Thank you so much, Queen. God
Thank you so much, Queen. God bless you. *give_rose*
Two of my cousins missed their flight
Otherwise they would have been on one of the planes that hit the towers. I thank God everyday for his divine intervention. I had been in a car wreck the week before and was feeling sorry for myself, I had a couple of broken ribs and a broken leg. DAH called me and told me told turn on the TV, all hell had broken loose, his company was sending all the drivers home or telling them to get off the roads and stay put. DAH was 12 hours from home and got a hotel room asap. The very first thing I saw when I turned on the TV was the second tower getting hit, I kept thinking this can't be real.
So many live's lost and this impacted so many others. People think about the almost 3000 souls that were lost that day, but this effected so many others. These were our American families, we may not have known them personally, but they were still part of our lives.
Everyone that I have talked with, that remembers 911, knew someone or a friend of theirs knew of someone that was lost that day.
Yes, so much was indeed lost
Yes, so much was indeed lost that day. And there are those who will never be found and families will never have closure. Did they die? Did they suffer from amesia? Did they make it into an opportunity to disappear and start a new life? Not knowing can make you crazy.
But the unity that grew from that tragedy was beautiful and poignant and awe-inspiring. What I wouldn't give for everyone to take a tiny light from the very essence of that coming together and apply it to every day of their lives.

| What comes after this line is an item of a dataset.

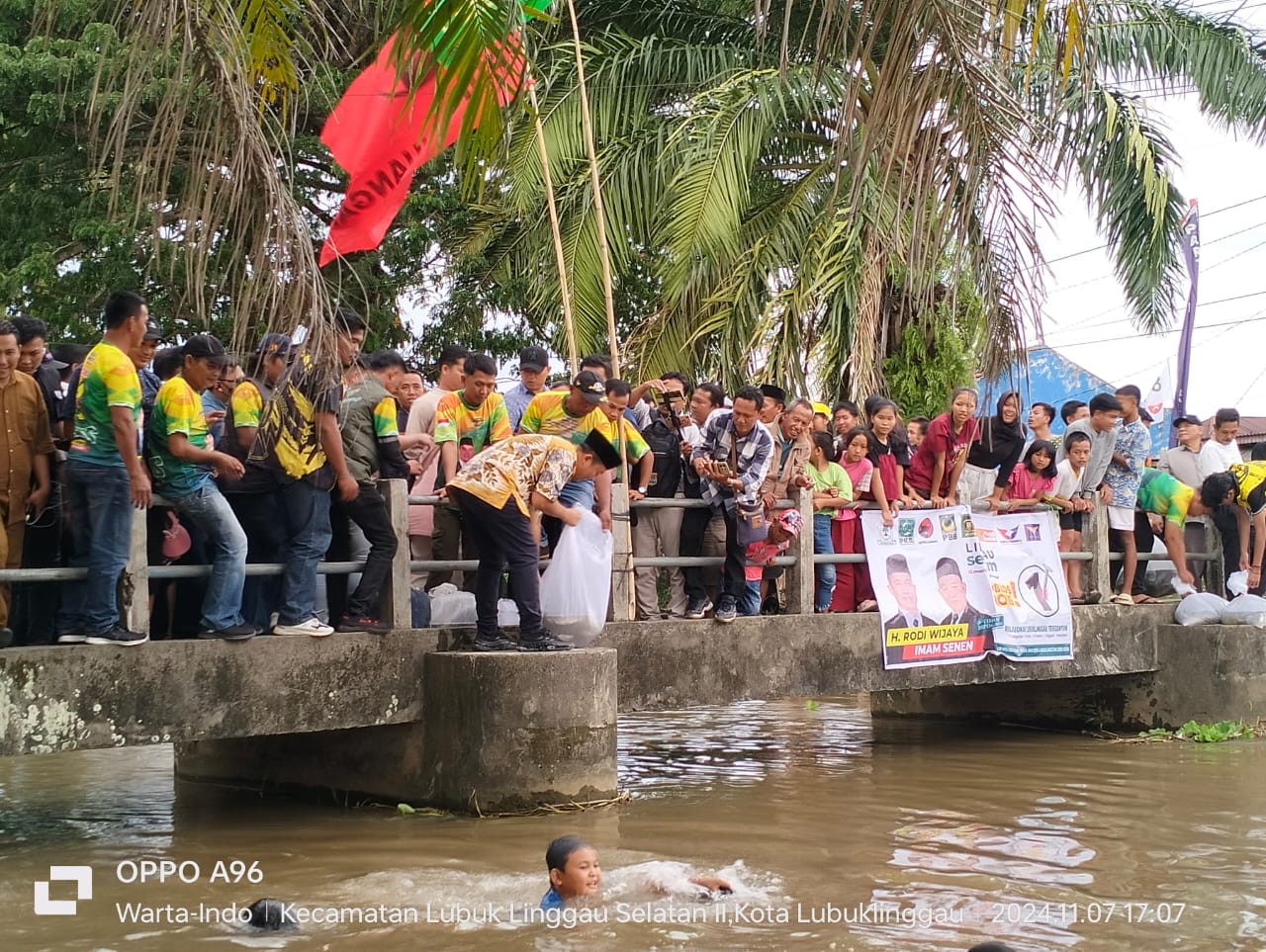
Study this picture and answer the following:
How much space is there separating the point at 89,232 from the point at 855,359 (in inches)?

I was living in California so
I was living in California so when I got up the worst had happened. I saw it all on TV compressed in a few minutes. Horrible.
I have some friends in Cali;
I have some friends in Cali; one in the Army at that time. Within hours, he was heading out.
18 years ago I was in the
18 years ago I was in the states, NYC, for the first time in a lotta years. Completely surreal what was happening. Didn't think. Just DID. Thankful to be alive then. Doubly thankful to be alive now. Wish people would be kinder. Never forget. God bless you Aniki.
WarMachine13, I know you
WarMachine13, I know you served. Thank you for your service. And thank you for your selflessness on that terrible day. <3
9/11 is always hard for us
9/11 is always hard for us because of our close ties with NYPD. In the last few years, 3 friends have passed from 9/11 related cancer, and one of our dearest friends is fighting for his life and has been for 6 years since his diagnosis. It’s truly horrific and stirs up a lot of anger when I allow myself to dwell on it.
So today I decided not to dwell on it and went with a friend to see “You are here: a come from away film”. Y’all, if you get a chance to see this documentary, you HAVE to do it. It is such a beautiful story, incredibly heartwarming and inspiring. To be reminded on today of all days that there is true kindness and generosity out there in the world really filled my heart with joy. I can’t recommend it highly enough.
Felicity, I am so sorry for
Felicity, I am so sorry for your losses. {{{{{HUGS}}}}}
Thank you for sharing the film information!